Abstract
While CBD COP15 keeps being postponed, negotiations on a post-2020 global biodiversity framework continue. In parallel, while the window of opportunity for meeting the goals of the Paris agreement is rapidly closing, the Glasgow Climate Pact has substantively maintained the global governance of climate change unaltered. The tasks of stopping biodiversity loss and keeping global temperature well below 2°C are fraught with multiple difficulties, given the alarming rate of biodiversity loss, which is intertwined with the climate, economic and sanitary crises of the last 15 years or more. Political will on the part of States seems not up to the challenge of ensuring the resilience of ecosystems and preserving all forms of life on Earth.
In this context, we wish to explore the role of non-state actors, including indigenous peoples and local communities, as well as subnational governments, in both improving the international response to the global challenges of biodiversity loss and climate change and ensuring a more effective implementation of the international framework currently in force. Indigenous peoples and local communities are increasingly involved in the global governance of biodiversity and climate change, both as agenda settlers and when it comes to the concrete realization of international goals and standards.
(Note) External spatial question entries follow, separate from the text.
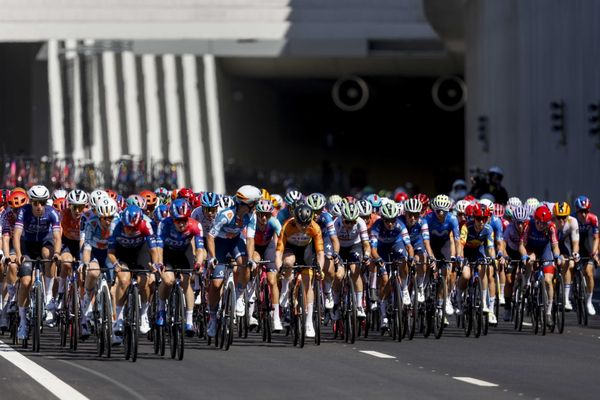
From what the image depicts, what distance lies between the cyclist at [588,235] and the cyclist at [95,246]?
7.97 m

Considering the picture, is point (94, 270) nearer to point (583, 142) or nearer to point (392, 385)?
point (392, 385)

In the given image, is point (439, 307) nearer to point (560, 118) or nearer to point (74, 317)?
point (74, 317)

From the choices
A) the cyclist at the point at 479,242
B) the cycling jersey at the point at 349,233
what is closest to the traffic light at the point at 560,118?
the cyclist at the point at 479,242

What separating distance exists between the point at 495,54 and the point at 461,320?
94.9 ft

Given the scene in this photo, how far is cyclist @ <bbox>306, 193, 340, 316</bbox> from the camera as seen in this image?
2122cm

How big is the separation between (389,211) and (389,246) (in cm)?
45

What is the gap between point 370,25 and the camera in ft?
213

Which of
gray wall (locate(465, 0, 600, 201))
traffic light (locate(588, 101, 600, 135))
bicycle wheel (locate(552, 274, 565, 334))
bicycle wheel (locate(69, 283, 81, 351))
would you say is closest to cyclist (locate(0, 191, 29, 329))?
bicycle wheel (locate(69, 283, 81, 351))

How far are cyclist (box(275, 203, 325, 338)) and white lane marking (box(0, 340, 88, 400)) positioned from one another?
3069 mm

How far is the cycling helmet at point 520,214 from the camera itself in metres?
24.3

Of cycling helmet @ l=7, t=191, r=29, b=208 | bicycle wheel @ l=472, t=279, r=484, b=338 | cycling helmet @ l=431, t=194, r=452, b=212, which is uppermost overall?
cycling helmet @ l=7, t=191, r=29, b=208

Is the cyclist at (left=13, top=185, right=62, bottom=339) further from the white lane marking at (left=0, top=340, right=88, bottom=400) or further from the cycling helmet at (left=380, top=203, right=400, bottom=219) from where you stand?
the cycling helmet at (left=380, top=203, right=400, bottom=219)

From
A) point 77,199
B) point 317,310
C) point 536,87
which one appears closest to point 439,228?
point 317,310

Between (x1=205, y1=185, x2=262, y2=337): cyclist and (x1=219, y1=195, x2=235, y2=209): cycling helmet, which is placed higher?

The same is true for subnational governments, which act as agenda settlers with alternate success, but are key actors when it comes to the implementation of international and EU environmental obligations.
Against this framework, we argue that this increasingly established role of non-state actors can alter the governance rules of the game and contribute to overcome implementation, compliance and enforcement challenges deriving from State inaction. Furthermore, there is room for mutual learning among different regimes, since developments in the involvement of these actors in one area may influence other areas of environmental law and therefore contribute to systemic change.